## What is expected
In the entries below, which lines run from the one with "Fotogalerie - Ramsar Schutzgebiet 8" through the one with "Hope for pangolins"? Repeat exactly those, both included, and no pictures.

Extracted entries section start

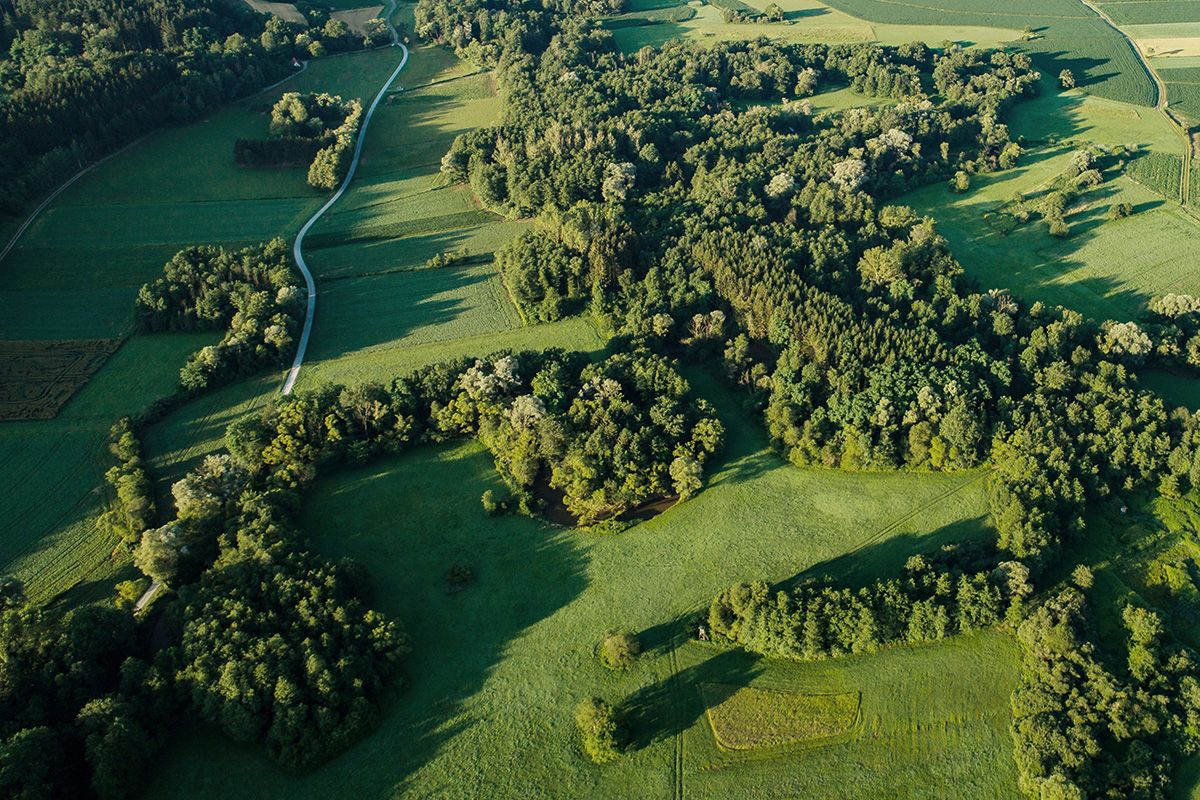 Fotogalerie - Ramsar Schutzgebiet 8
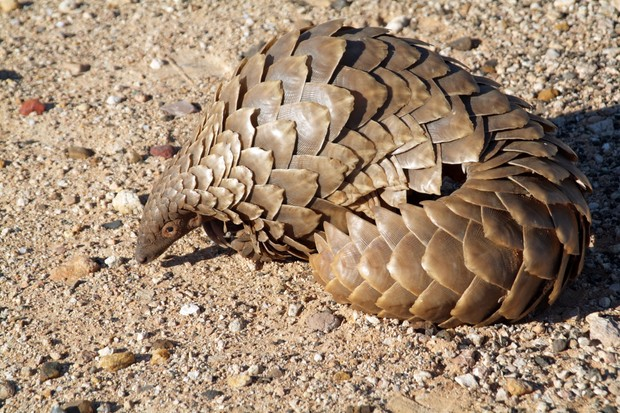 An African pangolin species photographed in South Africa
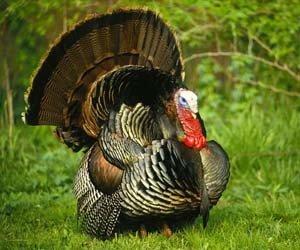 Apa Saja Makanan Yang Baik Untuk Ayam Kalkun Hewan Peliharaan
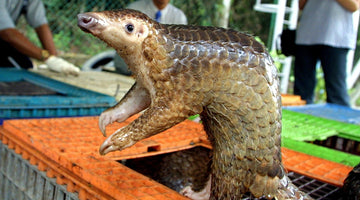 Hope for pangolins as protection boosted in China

Extracted entries section end
Extracted entries section start

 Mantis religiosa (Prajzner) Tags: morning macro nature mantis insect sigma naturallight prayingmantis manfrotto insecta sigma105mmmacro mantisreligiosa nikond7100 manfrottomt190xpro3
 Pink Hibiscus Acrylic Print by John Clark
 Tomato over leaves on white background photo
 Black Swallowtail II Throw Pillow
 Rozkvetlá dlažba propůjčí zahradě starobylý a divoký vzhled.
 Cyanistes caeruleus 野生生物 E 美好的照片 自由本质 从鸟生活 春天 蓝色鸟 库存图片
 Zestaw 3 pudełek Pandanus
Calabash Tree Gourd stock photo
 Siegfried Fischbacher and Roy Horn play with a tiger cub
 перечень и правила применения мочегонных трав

Extracted entries section end
Extracted entries section start

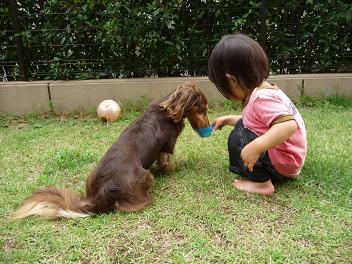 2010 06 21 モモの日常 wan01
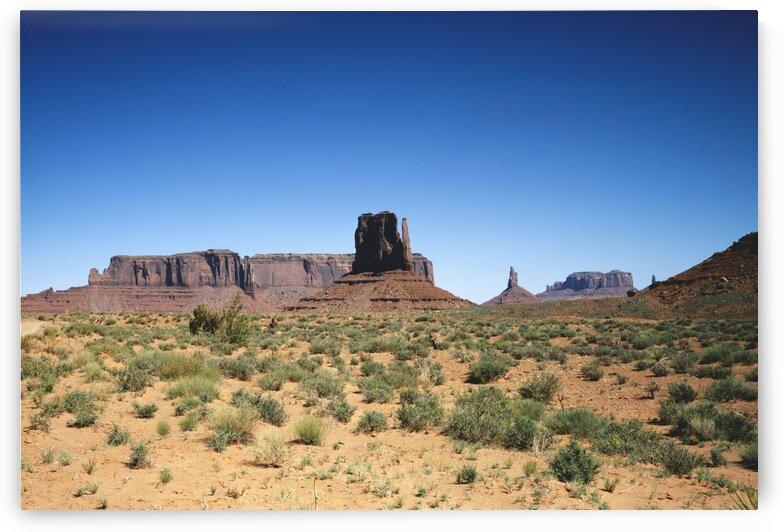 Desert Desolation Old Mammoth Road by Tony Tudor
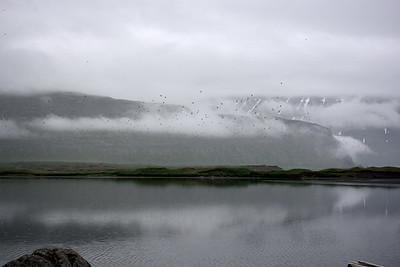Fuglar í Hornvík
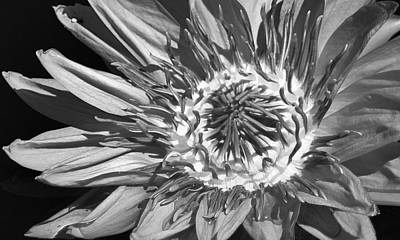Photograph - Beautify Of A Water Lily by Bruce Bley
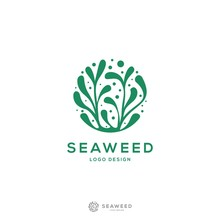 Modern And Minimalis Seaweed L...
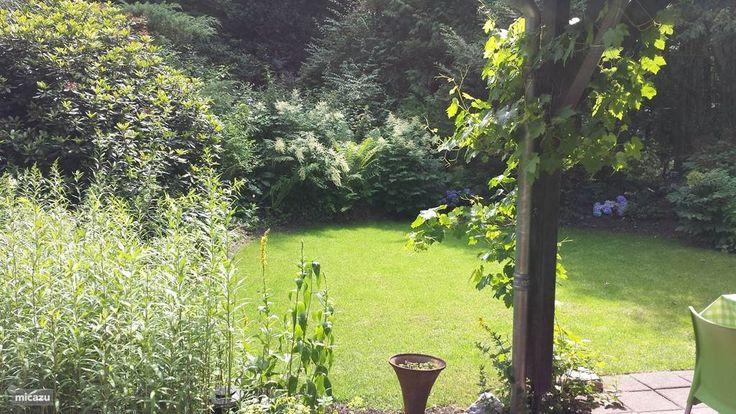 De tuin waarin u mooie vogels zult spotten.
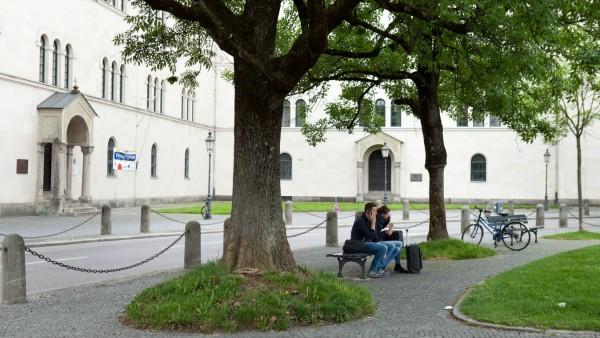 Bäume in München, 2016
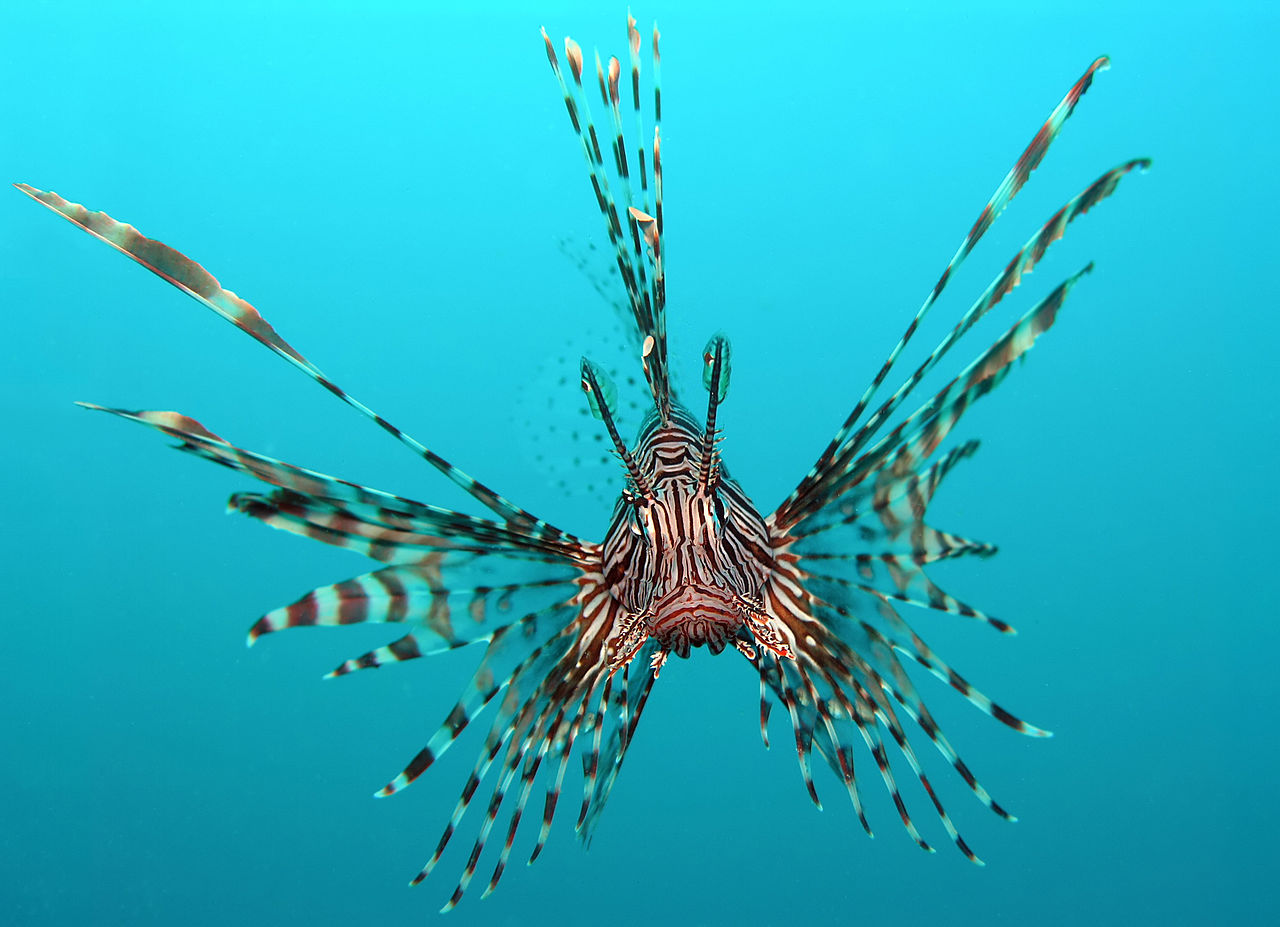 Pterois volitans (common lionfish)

Extracted entries section end

## Output of the task
 Fotogalerie - Ramsar Schutzgebiet 8
 An African pangolin species photographed in South Africa
 Apa Saja Makanan Yang Baik Untuk Ayam Kalkun Hewan Peliharaan
 Hope for pangolins as protection boosted in China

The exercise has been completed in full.